L’objectif de ces biomarqueurs suggérés d’inflammation est de proposer à chaque patient le traitement qui paraît le plus adapté à son OMD, et donc de pratiquer une médecine personnalisée. Actuellement, seuls les PHR et la présence d’un DSR sont assez largement étudiés et pourraient constituer des biomarqueurs de l’inflammation. À l’heure actuelle, aucun de ces marqueurs n’est suffisamment robuste pour entraîner une adaptation du traitement initial de l’OMD en fonction de leur présence. C’est probablement l’intelligence artificielle appliquée à notre imagerie multimodale qui permettra de définir de nouveaux biomarqueurs jusqu’à présent non suspectés.

Références bibliographiques
[1] Shen W, Lee SR, Araujo J et al. Effect of glucocorticoids on neuronal and vascular pathology in a transgenic model of selective Müller cell ablation. Glia. 2014;62(7):1110-24.
[2] Fonollosa A, Zarranz-Ventura J, Valverde A et al. Predictive capacity of baseline hyperreflective dots on the intravitreal dexamethasone implant (Ozurdex®) outcomes in diabetic macular edema: a multicenter study. Graefes Arch Clin Exp Ophthalmol. 2019;257(11): 2381-90.

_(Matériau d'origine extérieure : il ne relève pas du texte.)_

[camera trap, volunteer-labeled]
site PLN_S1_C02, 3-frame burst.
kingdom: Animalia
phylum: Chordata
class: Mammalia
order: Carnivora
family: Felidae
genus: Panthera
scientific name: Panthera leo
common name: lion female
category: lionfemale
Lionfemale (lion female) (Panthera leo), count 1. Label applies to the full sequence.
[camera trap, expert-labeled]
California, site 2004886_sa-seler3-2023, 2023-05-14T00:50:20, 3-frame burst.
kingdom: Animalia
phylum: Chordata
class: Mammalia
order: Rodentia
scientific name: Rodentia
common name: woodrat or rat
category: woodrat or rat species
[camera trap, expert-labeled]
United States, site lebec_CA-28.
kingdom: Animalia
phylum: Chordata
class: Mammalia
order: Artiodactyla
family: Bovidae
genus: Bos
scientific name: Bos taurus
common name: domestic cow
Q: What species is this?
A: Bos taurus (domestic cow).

[3] Schreur V, Altay L, van Asten F et al. Hyperreflective foci on optical coherence tomography associate with treatment outcome for anti-VEGF in patients with diabetic macular edema. PloS One. 2018;13(10):e0206482.
[4] Zur D, Iglicki M, Busch C et al. OCT biomarkers as functional outcome predictors in diabetic macular edema treated with dexamethasone implant. Ophthalmology. 2018;125(2):267-75.
[5] Sonoda S, Sakamoto T, Yamashita T et al. Retinal morphologic changes and concentrations of cytokines in eyes with diabetic macular edema. Retina. 2014;34(4):741-8.
[6] Demircan A, Ozkaya A, Alkin Z et al. Comparison of the effect of ranibizumab and dexamethasone implant on serous retinal detachment in diabetic macular edema. J Fr Ophtalmol. 2018;41(8):733-8.
[7] Ozsaygili C, Duru N. Comparison of intravitreal dexamethasone implant and aflibercept in patients with treatment-naive diabetic macular edema with serous retinal detachment. Retina. 2019;doi: 10.1097/IAE.